E o que não muda também é o dia-a-dia de quem escolheu esta vida nómada tal como o nome “Varekai” indica no idioma cigano romani: onde quer que seja. Para um acrobata viajante, a existência de uma boa rotina, se é que existe, faz parte da vida, sendo ela consubstancializada no treino duro que é feito todos os dias. Porque a vida daquele ou aquela a quem apanhamos no ar, naquela fração de segundo, depende disso mesmo. De cumplicidades, olhares e sinais.
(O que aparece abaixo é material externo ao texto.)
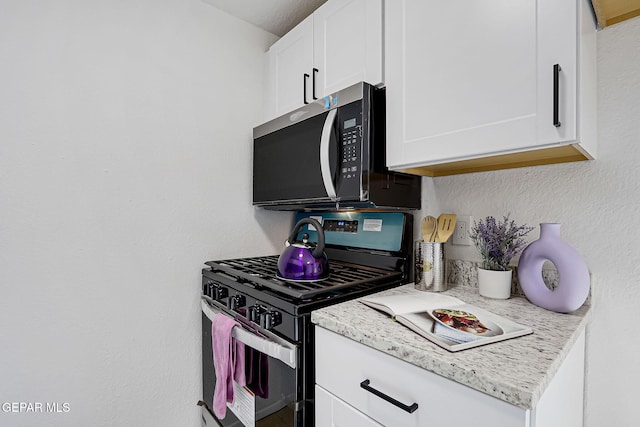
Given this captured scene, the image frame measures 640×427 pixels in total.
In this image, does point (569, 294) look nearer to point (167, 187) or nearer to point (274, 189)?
point (274, 189)

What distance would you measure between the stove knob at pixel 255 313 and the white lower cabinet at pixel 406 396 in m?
0.26

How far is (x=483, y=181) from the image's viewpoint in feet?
4.06

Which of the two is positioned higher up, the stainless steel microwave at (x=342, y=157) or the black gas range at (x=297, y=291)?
the stainless steel microwave at (x=342, y=157)

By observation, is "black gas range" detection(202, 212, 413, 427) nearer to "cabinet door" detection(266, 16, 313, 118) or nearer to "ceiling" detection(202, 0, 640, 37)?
"cabinet door" detection(266, 16, 313, 118)

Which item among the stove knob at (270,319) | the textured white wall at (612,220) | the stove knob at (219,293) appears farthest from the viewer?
the stove knob at (219,293)

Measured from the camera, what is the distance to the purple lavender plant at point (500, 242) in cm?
109

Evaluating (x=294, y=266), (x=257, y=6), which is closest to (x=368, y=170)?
(x=294, y=266)

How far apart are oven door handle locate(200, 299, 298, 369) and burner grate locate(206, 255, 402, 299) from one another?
0.16 metres

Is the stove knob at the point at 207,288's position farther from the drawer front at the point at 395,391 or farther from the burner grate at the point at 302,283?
the drawer front at the point at 395,391

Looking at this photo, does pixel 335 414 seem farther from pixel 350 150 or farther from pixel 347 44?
pixel 347 44

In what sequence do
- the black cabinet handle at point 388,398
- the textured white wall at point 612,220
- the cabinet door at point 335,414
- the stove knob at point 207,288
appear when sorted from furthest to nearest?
the stove knob at point 207,288
the textured white wall at point 612,220
the cabinet door at point 335,414
the black cabinet handle at point 388,398

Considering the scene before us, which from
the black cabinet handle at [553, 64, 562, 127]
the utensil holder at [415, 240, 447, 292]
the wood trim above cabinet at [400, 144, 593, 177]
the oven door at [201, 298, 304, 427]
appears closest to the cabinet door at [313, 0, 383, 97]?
the wood trim above cabinet at [400, 144, 593, 177]

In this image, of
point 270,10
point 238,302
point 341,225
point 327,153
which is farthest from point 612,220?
point 270,10

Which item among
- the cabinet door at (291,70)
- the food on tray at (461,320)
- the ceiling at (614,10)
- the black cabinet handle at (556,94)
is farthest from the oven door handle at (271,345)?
the ceiling at (614,10)
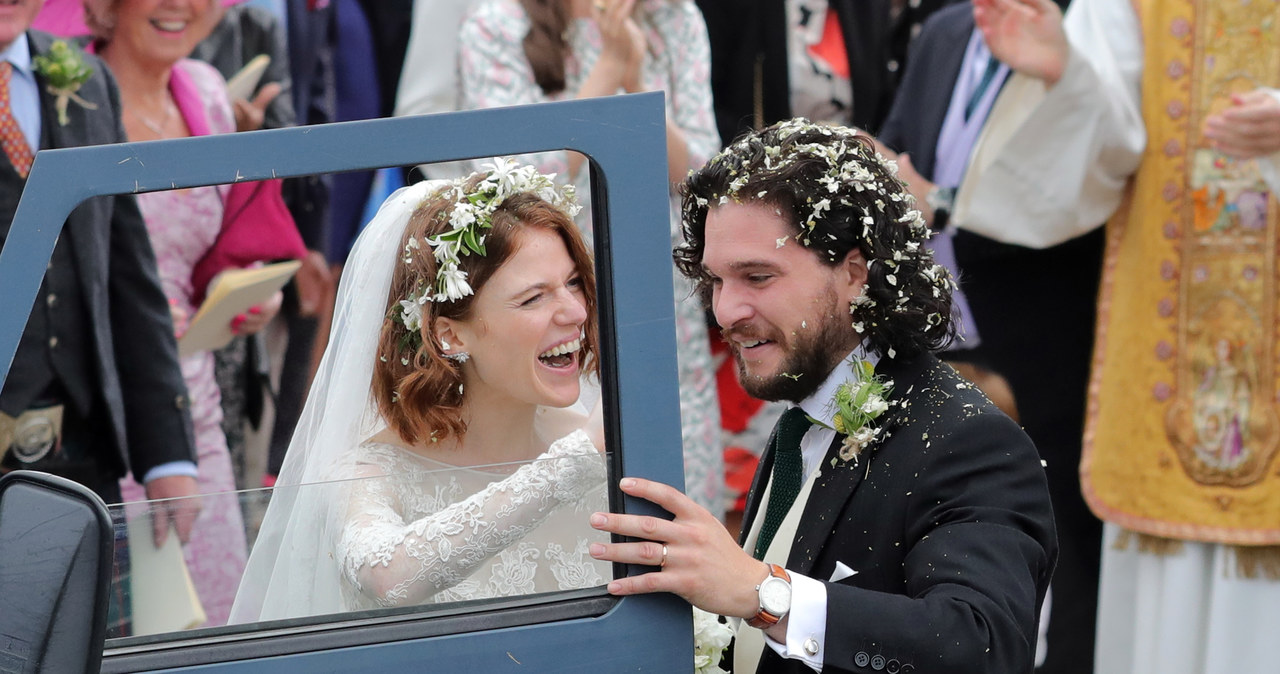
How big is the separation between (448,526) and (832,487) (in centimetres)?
68

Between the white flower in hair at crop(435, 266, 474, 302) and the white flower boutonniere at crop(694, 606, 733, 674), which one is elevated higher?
the white flower in hair at crop(435, 266, 474, 302)

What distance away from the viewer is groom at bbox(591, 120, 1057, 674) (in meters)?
2.00

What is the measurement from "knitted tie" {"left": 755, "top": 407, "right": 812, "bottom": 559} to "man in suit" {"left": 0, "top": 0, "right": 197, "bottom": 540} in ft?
6.44

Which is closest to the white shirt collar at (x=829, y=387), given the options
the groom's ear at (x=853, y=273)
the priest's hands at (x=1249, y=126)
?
the groom's ear at (x=853, y=273)

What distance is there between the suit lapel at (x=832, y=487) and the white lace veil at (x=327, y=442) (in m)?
0.76

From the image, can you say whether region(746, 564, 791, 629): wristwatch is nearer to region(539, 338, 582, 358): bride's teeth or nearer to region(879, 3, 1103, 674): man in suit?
region(539, 338, 582, 358): bride's teeth

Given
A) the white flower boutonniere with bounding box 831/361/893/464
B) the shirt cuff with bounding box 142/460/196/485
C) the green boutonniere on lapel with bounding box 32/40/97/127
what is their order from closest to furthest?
the white flower boutonniere with bounding box 831/361/893/464 → the green boutonniere on lapel with bounding box 32/40/97/127 → the shirt cuff with bounding box 142/460/196/485

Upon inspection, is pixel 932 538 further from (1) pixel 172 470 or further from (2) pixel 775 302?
(1) pixel 172 470

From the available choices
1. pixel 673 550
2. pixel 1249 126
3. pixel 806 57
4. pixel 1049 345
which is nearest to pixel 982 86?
pixel 806 57

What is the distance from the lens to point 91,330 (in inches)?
145

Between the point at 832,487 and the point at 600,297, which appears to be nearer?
the point at 600,297

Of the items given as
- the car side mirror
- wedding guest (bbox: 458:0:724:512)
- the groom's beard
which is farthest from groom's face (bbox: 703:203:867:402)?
wedding guest (bbox: 458:0:724:512)

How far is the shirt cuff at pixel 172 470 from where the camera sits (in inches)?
153

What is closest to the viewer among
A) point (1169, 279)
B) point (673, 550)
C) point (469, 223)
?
point (673, 550)
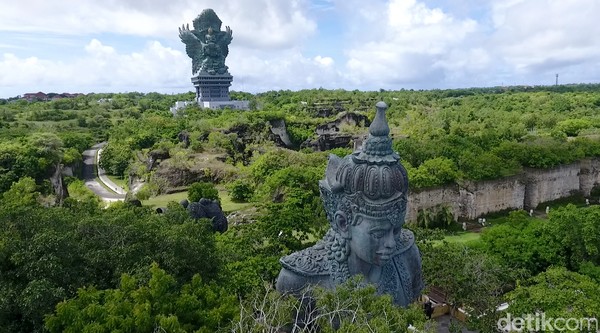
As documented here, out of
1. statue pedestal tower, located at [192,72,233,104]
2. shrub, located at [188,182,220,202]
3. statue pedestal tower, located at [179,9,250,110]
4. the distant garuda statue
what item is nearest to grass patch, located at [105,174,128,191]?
shrub, located at [188,182,220,202]

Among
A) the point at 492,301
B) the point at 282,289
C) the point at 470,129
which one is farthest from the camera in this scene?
the point at 470,129

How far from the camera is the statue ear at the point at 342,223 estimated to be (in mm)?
7652

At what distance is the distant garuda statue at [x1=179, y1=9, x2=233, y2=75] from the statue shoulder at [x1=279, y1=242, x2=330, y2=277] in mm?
63308

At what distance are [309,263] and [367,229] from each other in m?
1.36

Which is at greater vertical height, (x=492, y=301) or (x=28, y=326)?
Answer: (x=28, y=326)

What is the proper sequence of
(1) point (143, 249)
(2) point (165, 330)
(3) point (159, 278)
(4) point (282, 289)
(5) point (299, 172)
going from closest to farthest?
(2) point (165, 330) < (3) point (159, 278) < (4) point (282, 289) < (1) point (143, 249) < (5) point (299, 172)

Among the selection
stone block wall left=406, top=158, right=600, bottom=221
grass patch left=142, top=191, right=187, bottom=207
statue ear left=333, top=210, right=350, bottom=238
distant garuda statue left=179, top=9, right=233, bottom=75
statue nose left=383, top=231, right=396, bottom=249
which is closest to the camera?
statue nose left=383, top=231, right=396, bottom=249

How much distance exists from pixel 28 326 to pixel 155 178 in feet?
81.9

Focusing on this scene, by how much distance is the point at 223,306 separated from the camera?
7.64 meters

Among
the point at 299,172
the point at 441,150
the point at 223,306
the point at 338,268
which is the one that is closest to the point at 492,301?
the point at 338,268

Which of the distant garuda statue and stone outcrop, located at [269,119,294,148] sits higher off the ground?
the distant garuda statue

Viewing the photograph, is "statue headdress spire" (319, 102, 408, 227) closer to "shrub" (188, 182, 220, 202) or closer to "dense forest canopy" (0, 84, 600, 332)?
"dense forest canopy" (0, 84, 600, 332)

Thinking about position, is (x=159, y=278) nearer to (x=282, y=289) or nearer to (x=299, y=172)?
(x=282, y=289)

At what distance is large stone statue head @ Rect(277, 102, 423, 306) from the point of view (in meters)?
7.37
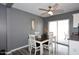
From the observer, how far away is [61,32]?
1528 mm

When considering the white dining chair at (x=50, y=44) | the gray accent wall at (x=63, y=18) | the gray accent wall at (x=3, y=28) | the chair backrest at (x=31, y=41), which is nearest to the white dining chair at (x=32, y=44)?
the chair backrest at (x=31, y=41)

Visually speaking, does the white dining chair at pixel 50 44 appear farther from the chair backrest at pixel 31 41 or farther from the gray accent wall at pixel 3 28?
the gray accent wall at pixel 3 28

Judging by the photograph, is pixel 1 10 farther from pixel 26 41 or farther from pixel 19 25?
pixel 26 41

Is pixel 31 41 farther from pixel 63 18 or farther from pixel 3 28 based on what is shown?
pixel 63 18

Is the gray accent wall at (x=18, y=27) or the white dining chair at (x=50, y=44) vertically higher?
the gray accent wall at (x=18, y=27)

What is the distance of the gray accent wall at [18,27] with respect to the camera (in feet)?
5.16

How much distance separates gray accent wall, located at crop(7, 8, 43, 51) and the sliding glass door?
0.25m

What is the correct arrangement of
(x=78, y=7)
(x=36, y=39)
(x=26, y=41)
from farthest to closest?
(x=36, y=39) → (x=26, y=41) → (x=78, y=7)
Desde 2ª feira, 22 camiões estão estacionados no MEO Arena transportando aquilo que será até ao próximo dia 15 de janeiro o maravilhoso e misterioso mundo “Varekai”. Depois de duas semanas de pausa para os artistas celebrarem o Natal e o Ano Novo, chegaram. O show começou ontem. A preparação de quem sobe ao palco, essa, é feita com dois dias de antecedência, mas outra “equipa” já cá andava a estudar o terreno com antecedência, como sempre faz.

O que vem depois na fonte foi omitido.